Total preparation time: 2 hours | Yield: 1 large bastilla | Category: main

Filling

  1. To make the chicken filling, melt the butter in a casserole and add the chicken or pigeons. Add the onion, garlic, spices, herbs, saffron, oil and water and bring to a boil. Turn the heat down and cook for about 1 hour: the meat has to be very tender and should detach from the bones easily. Regularly check to see that nothing sticks to the pan and burns – that might ruin the dish!
  2. Extract the chicken or pigeons from the pot and let cool on a plate. Cook the sauce on medium high heat until it thickens. Stir regularly and adjust the temperature if needed. Meanwhile, separate the meat from the bones. Add the meat to a bowl and mix with 2 tablespoons of the onion mixture from the pot. Cover the bowl and set aside. Don’t discard the rest of the onion mixture.

Almond topping

  1. To make the almond topping, heat the oil in a deep pan. Deep fry the almonds until golden brown. They will continue to colour once you take them out of the pan, so don’t fry them too dark. Take them out using a slotted spoon, drain on a kitchen towel and let cool completely.
  2. Grind the almonds in a blender. Add to a bowl, zest the orange and mix with the sugar and butter. Set aside.

Scrambled eggs

  1. To make the scrambled eggs, transfer the onion mixture from step 2 from the casserole to a non-stick pan. Whisk the eggs and add to the pan. Cook the eggs on low heat, as you would with scrambled eggs. Be patient, it can take up to 10 minutes for the eggs to fully set and cook. Mix in the honey, cinnamon and the ginger powder.

Bastilla

  1. Melt the butter in a small saucepan. Grease the baking tin. Try to make the bastilla as round as possible.
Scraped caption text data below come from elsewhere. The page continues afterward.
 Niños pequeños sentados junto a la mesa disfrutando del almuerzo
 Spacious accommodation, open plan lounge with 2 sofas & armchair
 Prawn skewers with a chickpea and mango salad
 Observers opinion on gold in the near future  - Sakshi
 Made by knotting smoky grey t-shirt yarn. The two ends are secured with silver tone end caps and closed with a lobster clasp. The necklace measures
Put 4 to 6 sheets of dough in the baking tin, in such a way that they overlap in the middle and are hanging over the edge of the tin – make sure that the overhanging part of the dough will reach the middle once you fold it in. Brush every sheet of dough before adding a new one.
  2. Add another sheet in the middle of the baking tin and brush with butter. Add the chicken/pigeon filling, but leave 2 cm at the sides. Put the scrambled eggs on the meat mixture. Brush 1 or 2 sheets of dough with butter and add the eggs. Add the almond topping to the top sheet of dough.
  3. Fold the overhanging sheets of dough to the middle to close the bastilla. Level the dough smooth. Brush the sides with butter. Add 3 more sheets of dough and don’t forget to brush every sheet with butter. Every time you add a sheet, gently press it down to keep the bastilla level and round.
  4. Whisk the egg yolk and brush the top and sides of the bastilla. Do the same with some olive oil. You can bake the bastilla straight away, or leave it (unbaked) in the fridge for up to a day or up to 2 months in the freezer (also unbaked).

Baking

  1. Preheat the oven to 180C. Bake the bastilla in the middle of the oven for 30-40 minutes until golden brown and crispy. Watch out: if you take the bastilla from the freezer, it takes up to 1 hour.

Decorating

  1. Generously sift powdered sugar over the top of the bastilla and sift the cinnamon on top as decoration.